UK stands out with highest levels of support for marine electrification and stronger safety regulations
GLASGOW; 1 November 2021: New polling commissioned by climate action solution provider Shift Clean Energy, demonstrates a remarkably high level of support for marine electrification as a way to fight climate change. Released during COP26 and the three-day Zero Emissions Ship Technology Association (ZESTAs) SHIP ZERO° workshop, the polling also revealed this is coupled with a strong desire for stronger safety regulations that would prevent all battery fires.
“Electrification in the marine and shipping industries has to happen if we want to meet International Maritime Organization, European Union and other GHG reduction goals,” said Brent Perry, CEO, Shift Clean Energy, and ZESTAs Chair. “People want to see it happen, but do want to ensure regulators put strong rules in place to ensure mariner and public safety.”
Energy storage systems (ESS) are an increasingly popular way to decrease greenhouse gases (GHGs), both in the marine sector and beyond as companies move to lower or zero emissions operations through electrification versus using diesel or other fuels. Current applications include fully electric or hybrid ferries, offshore wind farm servicing vessels, yachts and harbour servicing vessels, and increasingly, on land electrification of ports, terminals and inland waterway shipping. Shipping and marine industries are responsible for producing three per cent of global GHGs, equal to those produced by the entire country of Germany annually.
Marine batteries, made from lithium, allow for fast charging and discharging. This is needed when marine vessels need quick speed pickup or have fast turn arounds and limited time for charging, like ferries. However, current standards for battery approval state that individual battery cells can catch fire and still be approved, as long as that fire can’t spread from one cell to another. Given the impact any fires could have on ferries or other vessels, there are risks to this regulatory framework.
“As a sailor and ship builder myself, safety is my number one priority and I’m proud to say we’ve never had a battery fire and our safety systems are designed so we never will,” said Perry. “No battery should catch fire ever: isn’t this just how it should work? Shift’s batteries meet standards we won’t even see for other 30 years and we post the full, unedited battery test videos.”
Other polling findings included:
- There is considerable support for batteries as a tool to fight climate change, averaging 68 per cent, with the highest in UK at 74 per cent;
- UK, Belgium and France were the most supportive of governments encouraging batteries to fight climate change;
- Support for battery storage is also very high in the UK (74 per cent); even the country with the lowest support was still very high (the Netherlands at 65 per cent);
- Under half of those polled said existing regulations were strong enough, and there was universal support for change;
- Transparency is a priority: an average of 82 per cent of residents polled agreed that reporting on any incident involving marine batteries, including fires, was necessary, with the UK the highest at 90 per cent.
“With COP26 happening in the UK this week, we were encouraged to see that the UK stood out as highly supportive of battery storage as a tool against climate change; three quarters of those polled wanted to see more marine batteries used, but with improved regulations (87 per cent) and transparency of reporting of issues (90 per cent),” said Mario Canseco, President, Research Co.

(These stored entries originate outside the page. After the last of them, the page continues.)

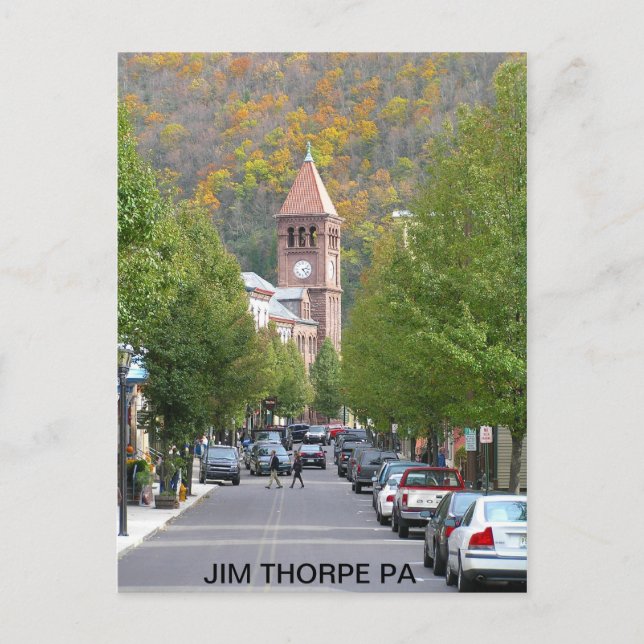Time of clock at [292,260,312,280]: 2:23
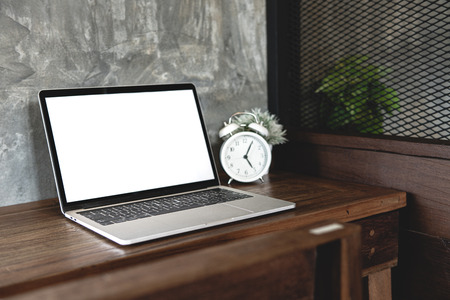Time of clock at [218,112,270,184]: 5:04
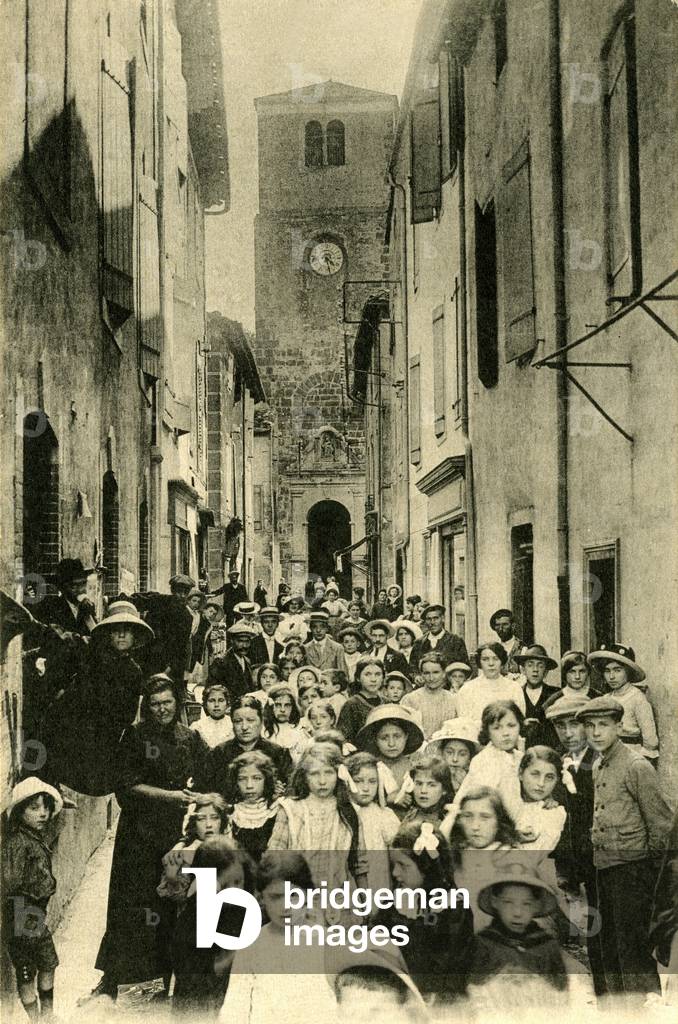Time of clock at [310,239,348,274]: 4:28
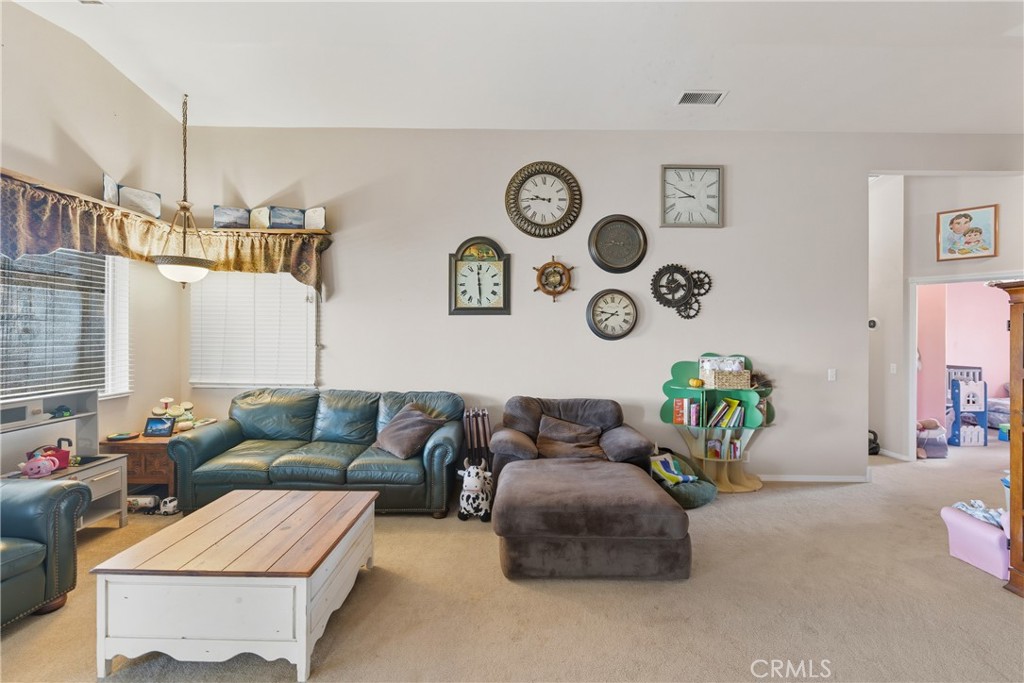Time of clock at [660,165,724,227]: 8:49
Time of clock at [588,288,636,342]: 7:46
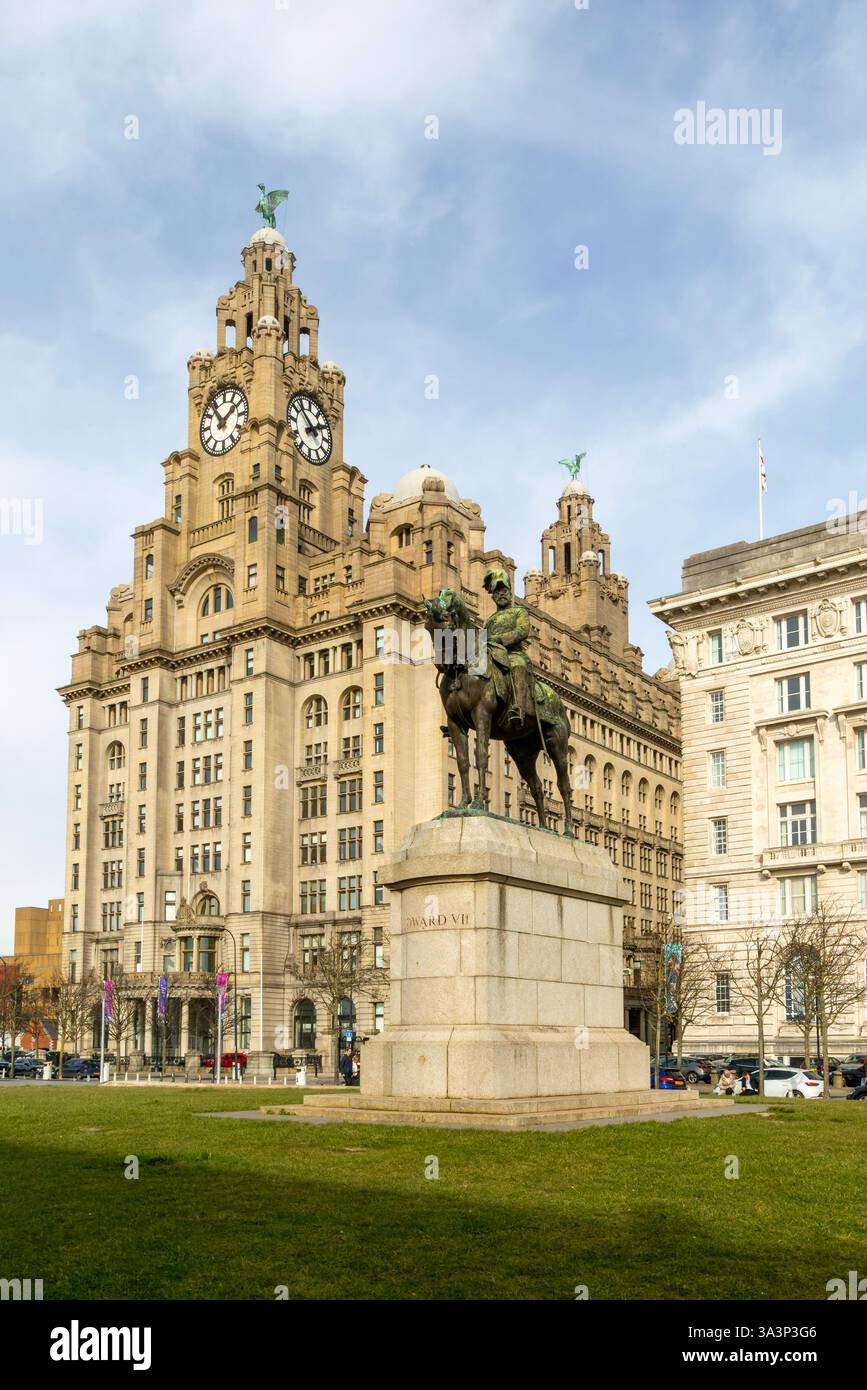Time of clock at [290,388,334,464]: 1:52
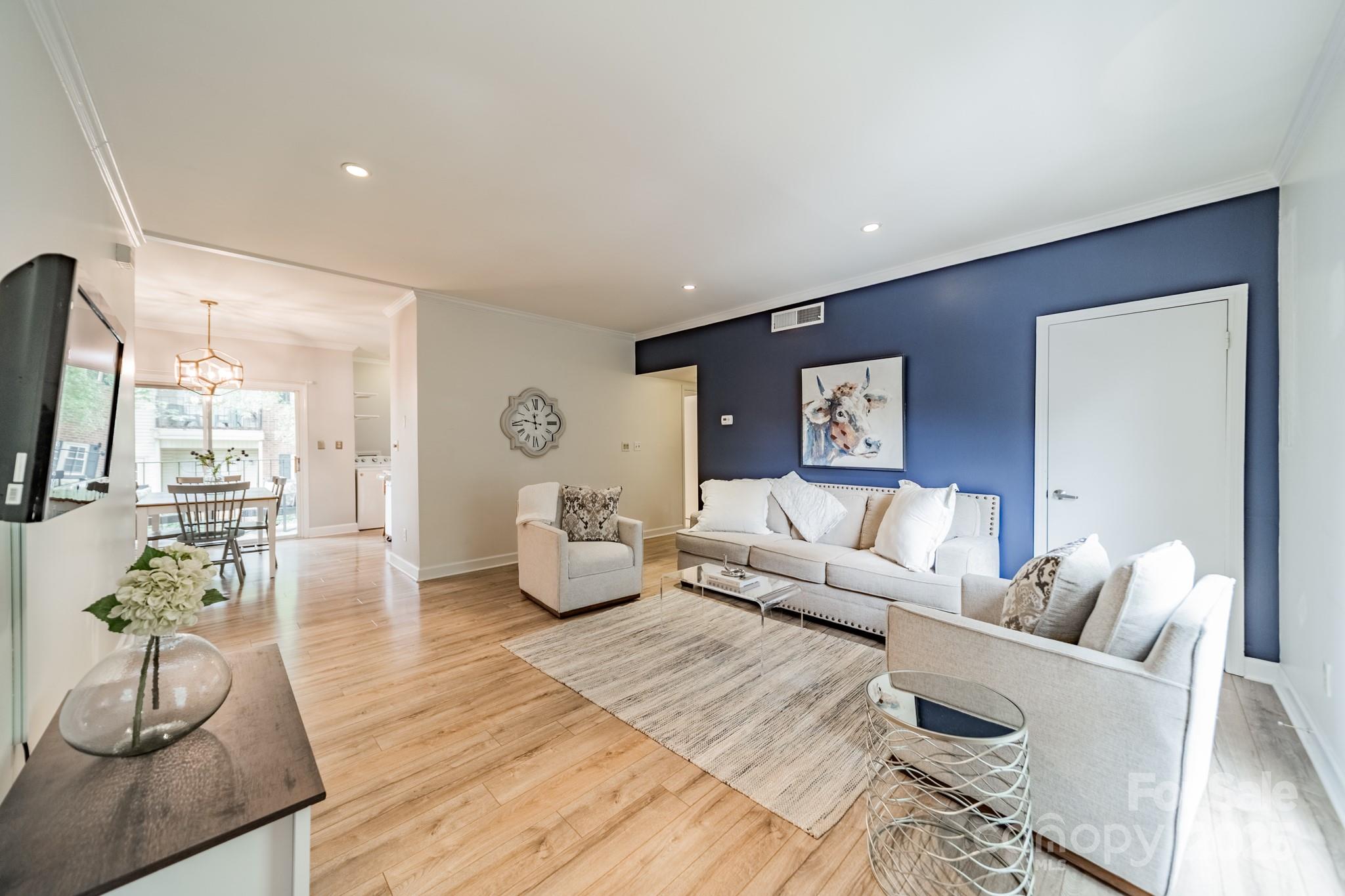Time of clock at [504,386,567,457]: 11:47
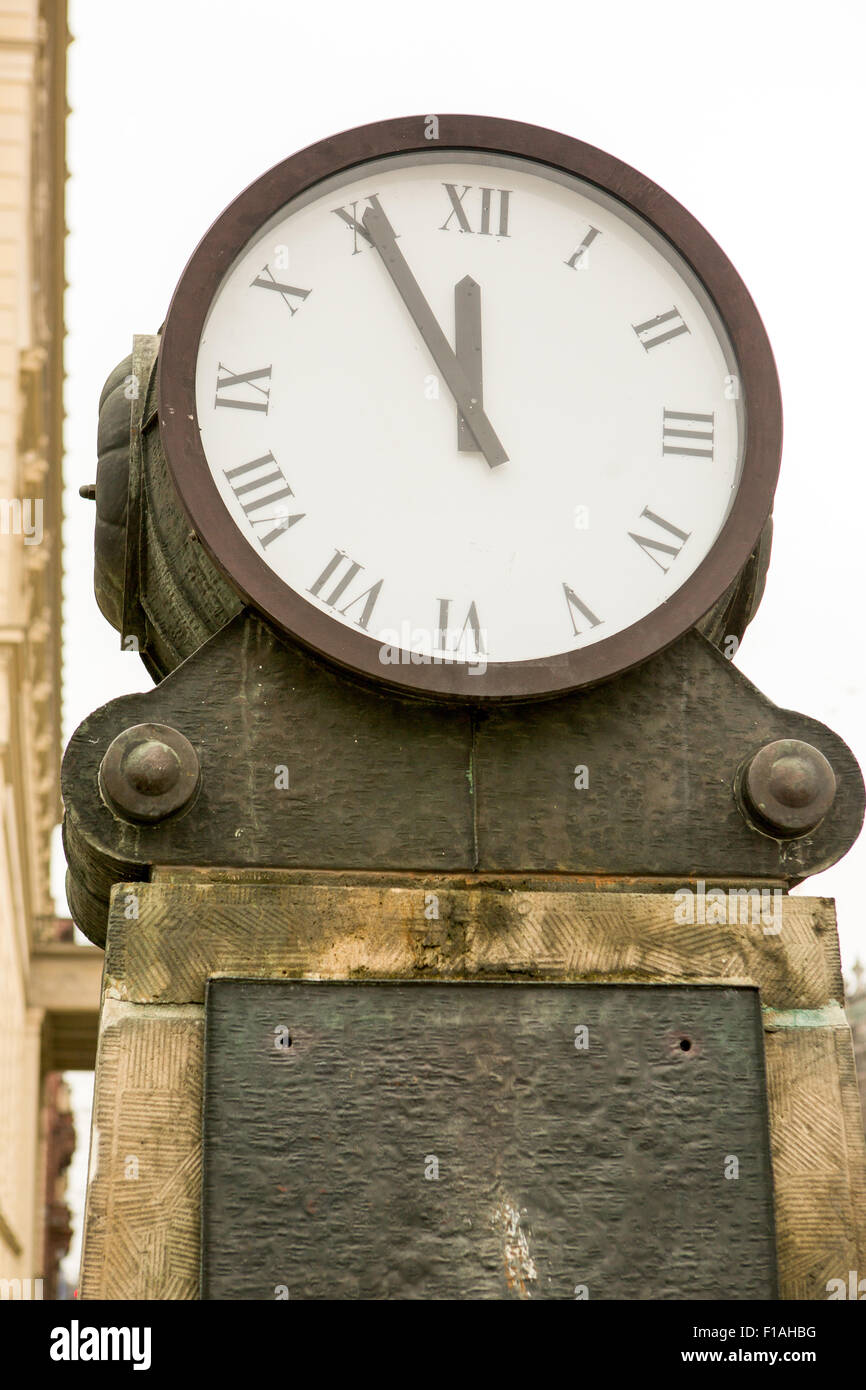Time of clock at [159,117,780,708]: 11:55
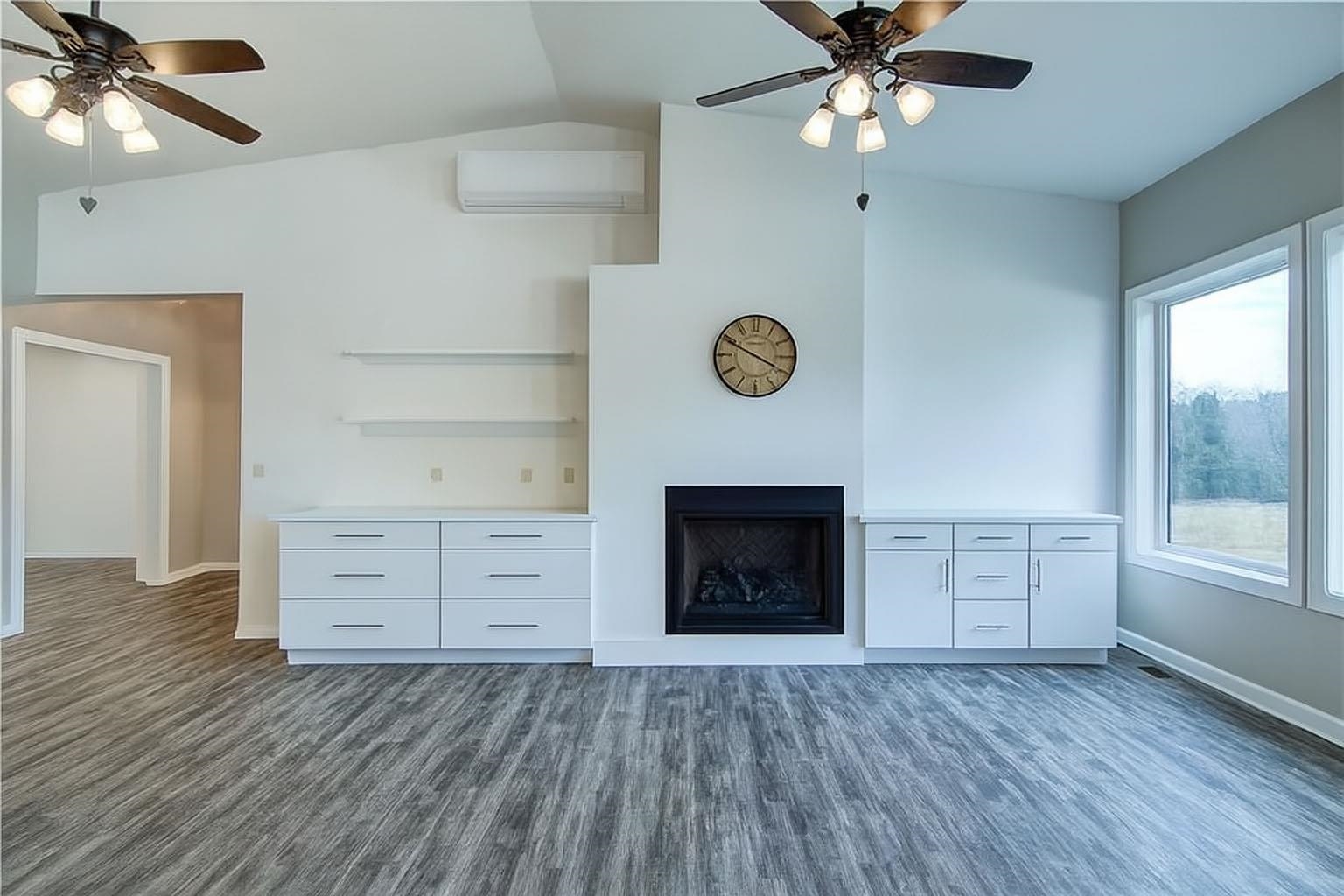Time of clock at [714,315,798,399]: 3:49
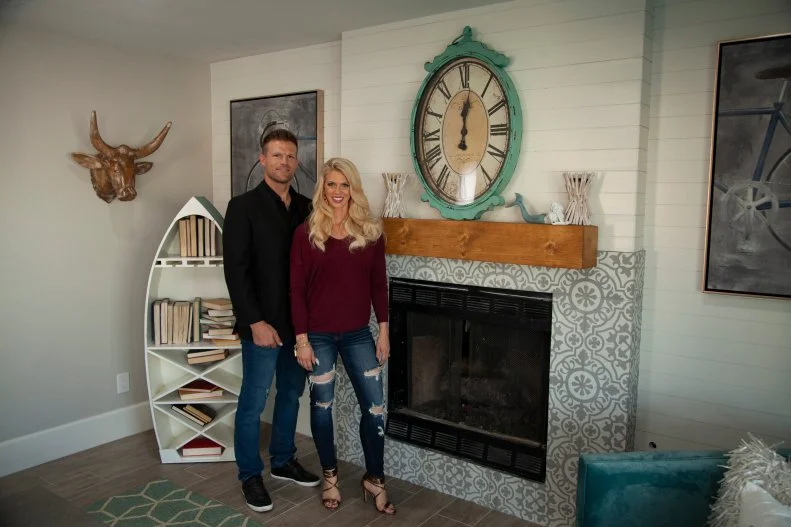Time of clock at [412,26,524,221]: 12:01
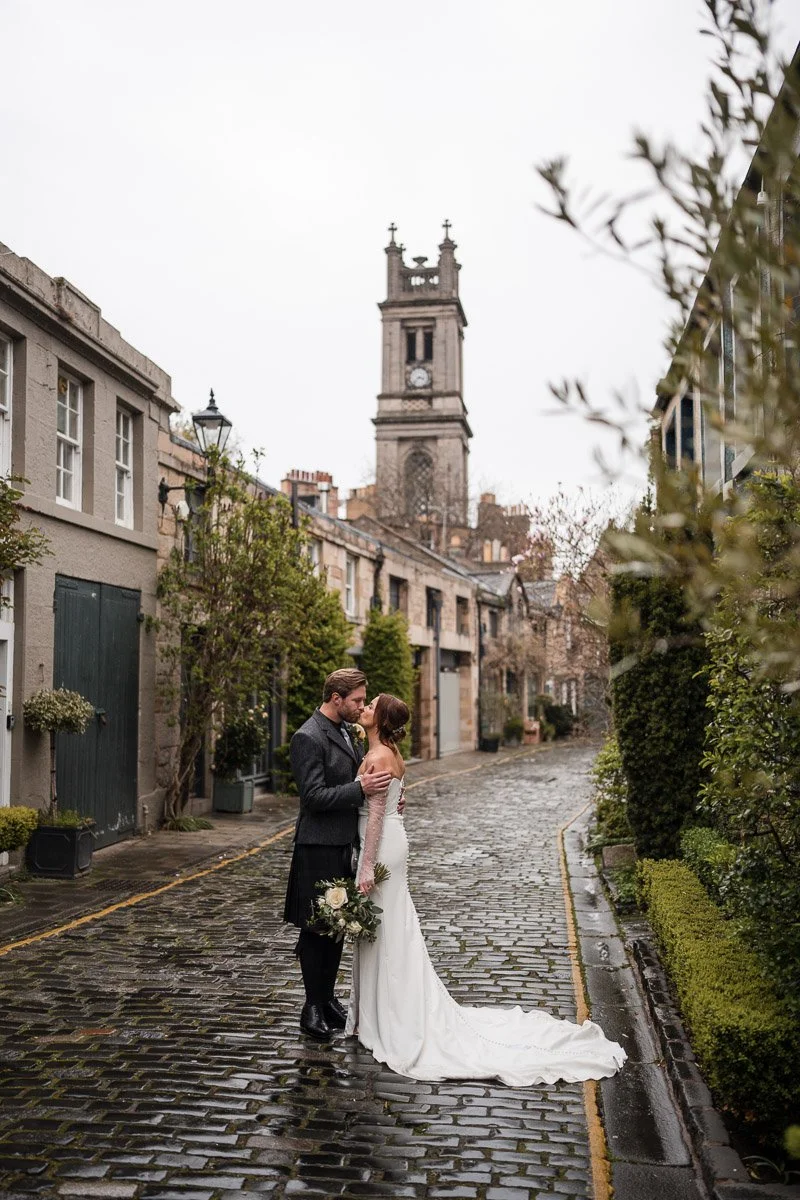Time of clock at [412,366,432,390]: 3:37
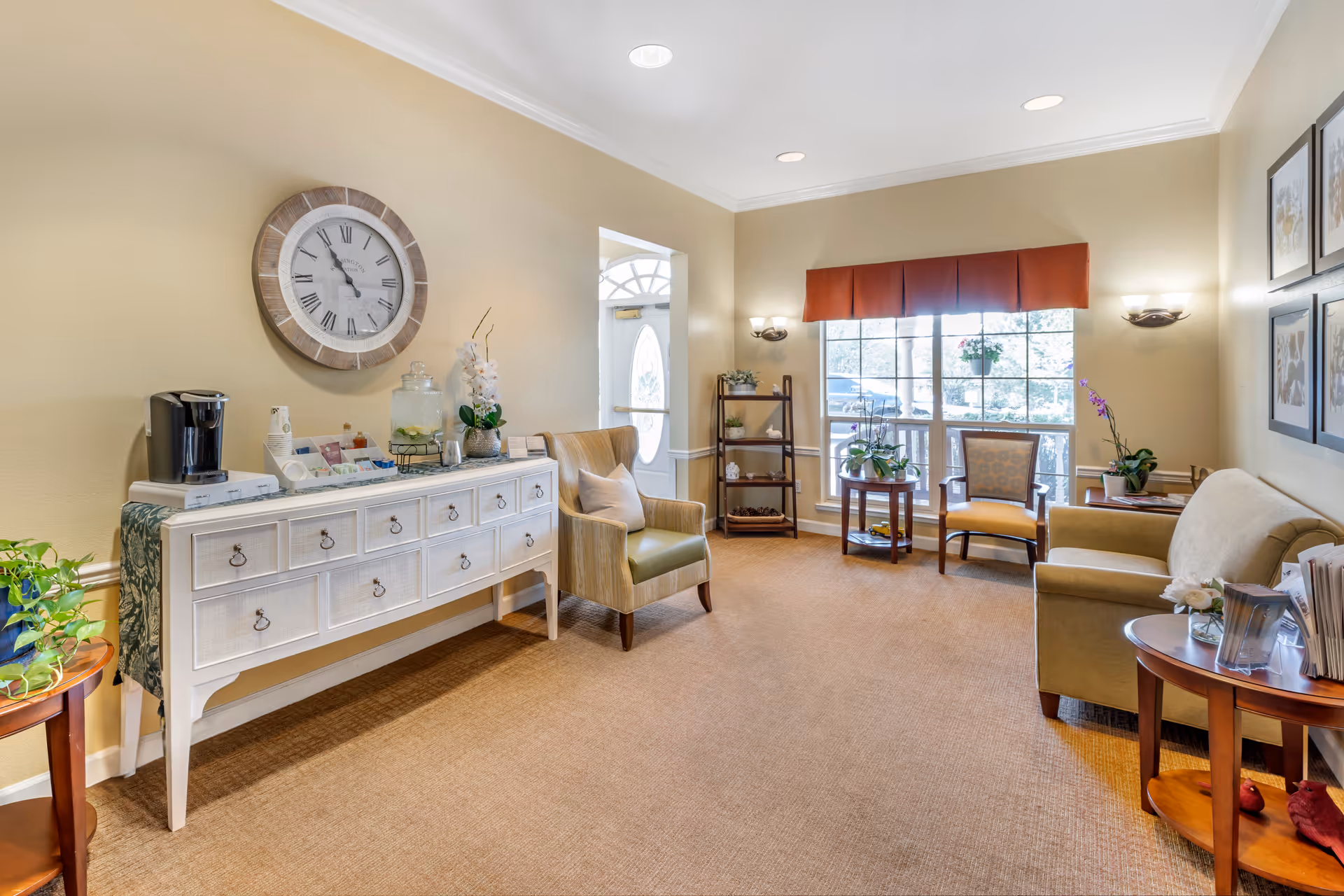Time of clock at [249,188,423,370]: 10:54
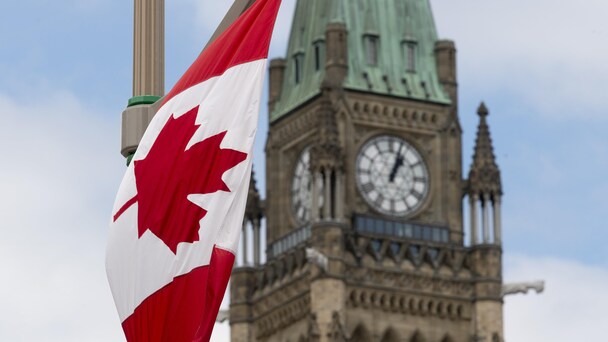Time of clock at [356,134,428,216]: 1:02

Current safety technology exists to prevent ESS fires now and is used by Shift, including:
- Water cooling systems: immediately dissipate heat in the event of damage to the lithium core, resulting in a small amount of vapour vented outside;
- More robust batteries in metal containers: surround batteries in metal versus in plastic, which is flammable;
- More control over production: Shift co-owns the battery manufacturing facility in Germany;
- Better software: cloud-based management system that remains on whether the battery is being used or not, to alert operators to any concerns.
Last week, Shift also launched its new PwrSwäp service in London, the centre of the international maritime sector. PwrSwäp is a pay-as-you go subscription service which allows customers to start saving money on day one while electrifying and moving to zero emissions. This service is an excellent solution for on land activities such as ports, terminals, industrial sites and small communities.
Research Co. undertook polling of between 501 and 507 citizens in their official languages in eight countries from October 7 to October 13, 2021, totaling 4,024 adult residents of eight European countries. Countries polled were: Belgium, Denmark, France, Germany, Netherlands, Norway, Sweden and the United Kingdom. The data has been statistically weighted according to national census figures for age, gender and region in each country. The margin of error—which measures sample variability—is +/- 4.4 percentage points, 19 times out of 20 for each country.
About Research Co.
Research Co. is the highest rated Canada-based pollster on FiveThirtyEight and is one of the top five national pollsters on 338Canada. Since 2018, we have issued correct forecasts for 43 electoral processes. Simply put, we are curious about what people think and the decisions they will make. Some call it public opinion, others call it polling or public affairs. We never compromise facts for profit. Our agenda is the truth. We have a global network of partners in the qualitative, data collection and data visualization specialities.